Et il y a cette information publiée dans Le Monde du 29 octobre qui ajoute que "c'est le 39e centre de soins touché au Yémen depuis le début de l'offensive aérienne conduite par l'Arabie saoudite au mois de mars". Et le CICR recense précisément ces violations du droit humanitaire international. Cela signifie qu'il ne s'agit pas de regrettable erreur, mais d'une véritable stratégie.

Très vite, après la destruction de l'hôpital de Kunduz, le Président Barak Obama a présenté "Ses plus profondes condoléances", confirmant ainsi la responsabilité des États-Unis, mais sans que les autorités afghanes ne s'expriment sur leur propre rôle dans ce "crime de guerre". Je me souviens que déjà, dans les années quatre-vingt, déjà les troupes soviétiques avaient elles-mêmes bombardé des hôpitaux de campagne tenus par MSF, MDM et AMI en Afghanistan, sans s'excuser ensuite.

C'est l'humanitaire même qui est visé.

Ceci est grave pour les humanitaires dans leur mission d'accès aux populations en danger pour leur porter secours de manière impartiale. Impartiale signifie que ces secours sont basés sur les seuls besoins vitaux, sans aucune discrimination ethnique, religieuse, politique. C'est ce que l'on nomme l'espace humanitaire pour lequel l'indépendance des ONG humanitaires est au service de l'impartialité.

Aujourd'hui, à Kunduz, à Haydan, mais aussi en Syrie, en Irak et au Darfour cet espace est menacé, sans oublier les exécutions sommaires d'humanitaires par Daesh, l'État islamique. En général, moins il y a d'humanité et plus on s'approche de la terreur.

Par expérience, les humanitaires connaissent les dangers de la guerre et ils doivent affronter les risques inhérents à celle-ci pour accomplir leur devoir d'assistance à une personne ou une population en danger. Mais c'est une chose de recevoir une balle perdue, d'être malmené à un check-point, voire d'être rançonnés et c'est autre chose de détruire des hôpitaux ou des infrastructures ou vivent des civils, des écoles, des stations de traitement de l'eau ou des récoltes.

Il s'agit là alors d'une stratégie qui porte le nom de politique de la terre brûlée selon laquelle "qui n'est pas avec nous est contre nous". Celui qui n'est pas avec est alors traité comme un ennemi, sans respect pour le droit de la guerre, des prisonniers et des civils non combattants !

Les bombardements de Kunduz et de Haydan, comme ceux dont les médias ne parlent pas ou si peu, constituent ni plus ni moins des attaques délibérées contre l'humanitaire et la protection des populations en danger.

Ne pas laisser faire, ne pas laisser passer.

Comme le dit très justement Mégo Terzian, président de MSF France, "nous n'avons pas toujours été à la hauteur des faits". Nous devons "résister, faire preuve de solidarité, dénoncer... brandir les règles de droit international..." Ne pas le faire reviendrait simplement à démissionner de nos responsabilités du devoir humanitaire que nous avons choisi de servir.
------------
### Exercice à traiter
D'après l'extrait, qui est le président de MSF France ? Répondez en une phrase, s'il vous plaît.

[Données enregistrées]
------------
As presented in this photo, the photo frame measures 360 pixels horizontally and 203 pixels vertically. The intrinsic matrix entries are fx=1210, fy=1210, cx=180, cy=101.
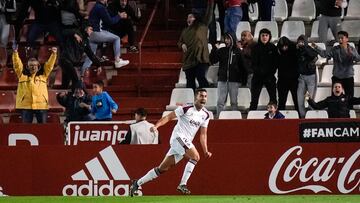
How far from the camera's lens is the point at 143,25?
93.1ft

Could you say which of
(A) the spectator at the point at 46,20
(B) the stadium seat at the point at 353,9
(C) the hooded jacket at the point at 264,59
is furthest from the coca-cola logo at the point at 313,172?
(A) the spectator at the point at 46,20

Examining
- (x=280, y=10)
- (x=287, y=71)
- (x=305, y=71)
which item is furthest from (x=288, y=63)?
(x=280, y=10)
------------
### Réponse attendue
Le président de MSF France est Mégo Terzian.